Gioco Announces New Executive Chef and Menu
Gioco, an Italian restaurant in the South Loop, announced new Executive Chef Jim Kilberg and his new menu. Chef Kilberg is back at Gioco, where he spent three years as a sous chef before traveling back to Italy to immerse himself in Italian culture and cuisine and returned to Chicago as Gioco's chef de cuisine and later as executive chef.
Menu highlights include:
- Grilled Baby Octopus
- Braised Duck with House Made Pappardelle
- Wood-Fire Grilled Veal Chop
- Whole Roasted Branzino with Tomato, Olive and Caper
- Linguini with Clams, Shrimp and Calamari
Chicago restaurateurs Jerry Kleiner and Howard Davis opened Gioco in 1999 and pioneered the retail development in the South Loop and inspired future restaurant groups and Chicago's culinary scene. Kleiner and Davis opened Vivo, Marche and Red Light on West Randolph before today's popular Restaurant Row in the West Loop, where Kleiner had a knack for creating the next hot spot.

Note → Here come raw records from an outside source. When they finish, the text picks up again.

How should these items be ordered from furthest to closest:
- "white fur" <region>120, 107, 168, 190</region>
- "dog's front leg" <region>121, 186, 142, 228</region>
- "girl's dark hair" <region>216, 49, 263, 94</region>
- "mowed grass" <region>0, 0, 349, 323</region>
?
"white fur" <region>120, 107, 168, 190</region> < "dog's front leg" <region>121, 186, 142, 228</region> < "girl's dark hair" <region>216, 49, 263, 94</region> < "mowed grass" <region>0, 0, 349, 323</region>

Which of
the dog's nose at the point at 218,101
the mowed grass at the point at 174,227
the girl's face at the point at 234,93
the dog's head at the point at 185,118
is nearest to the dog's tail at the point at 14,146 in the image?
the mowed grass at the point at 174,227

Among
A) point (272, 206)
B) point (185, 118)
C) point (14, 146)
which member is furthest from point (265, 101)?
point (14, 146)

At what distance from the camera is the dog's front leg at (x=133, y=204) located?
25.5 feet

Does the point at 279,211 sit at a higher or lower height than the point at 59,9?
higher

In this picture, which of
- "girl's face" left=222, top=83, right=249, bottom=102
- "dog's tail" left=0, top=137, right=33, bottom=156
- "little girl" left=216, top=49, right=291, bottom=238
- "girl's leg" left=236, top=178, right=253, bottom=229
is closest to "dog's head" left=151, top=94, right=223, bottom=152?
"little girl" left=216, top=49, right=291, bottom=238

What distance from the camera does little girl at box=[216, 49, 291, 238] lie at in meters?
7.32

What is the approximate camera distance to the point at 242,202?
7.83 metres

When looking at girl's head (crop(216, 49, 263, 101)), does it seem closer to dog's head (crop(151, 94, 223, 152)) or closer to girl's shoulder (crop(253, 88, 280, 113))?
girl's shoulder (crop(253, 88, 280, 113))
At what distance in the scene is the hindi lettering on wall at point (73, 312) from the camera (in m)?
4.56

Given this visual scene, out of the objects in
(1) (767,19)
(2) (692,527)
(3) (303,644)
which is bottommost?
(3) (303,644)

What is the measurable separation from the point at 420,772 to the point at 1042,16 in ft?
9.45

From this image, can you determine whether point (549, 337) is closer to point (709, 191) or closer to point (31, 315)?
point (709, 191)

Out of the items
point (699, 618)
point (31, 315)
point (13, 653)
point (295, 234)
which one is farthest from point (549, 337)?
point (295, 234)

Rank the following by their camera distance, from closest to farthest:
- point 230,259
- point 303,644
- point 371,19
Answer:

"We are delighted to have Chef Kilberg back at Gioco," says Howard Davis, owner. "Chef Kilberg's love for Italian cuisine and culture provides our guests with one of the best authentic Italian dining experiences in Chicago set in a warm rustic space in an historic building in the South Loop."
Kleiner and Davis' talent for creating Chicago's restaurant destinations proved valuable for finding the best talent, including Kilberg, who had multiple roles at Gioco over the years. Chef Kilberg studied at Le Cordon Bleu and has worked at various fine restaurants specializing in Italian cuisine, including Bice at Portofino Bay Hotel in Florida and Nico Osteria at the Thompson Hotel in Chicago, creating art using the finest ingredients to craft vibrant Italian cuisine at top-end restaurants in the U.S. and Italy. He has also appeared on television preparing recipes and has consulted at numerous restaurants.
"Gioco has always remained in my heart for both its creative and intimate atmosphere, and for its owners' dedication to the best food prepared with sustainable ingredients," says Chef Kilberg. Something about my connection with this place is pure magic."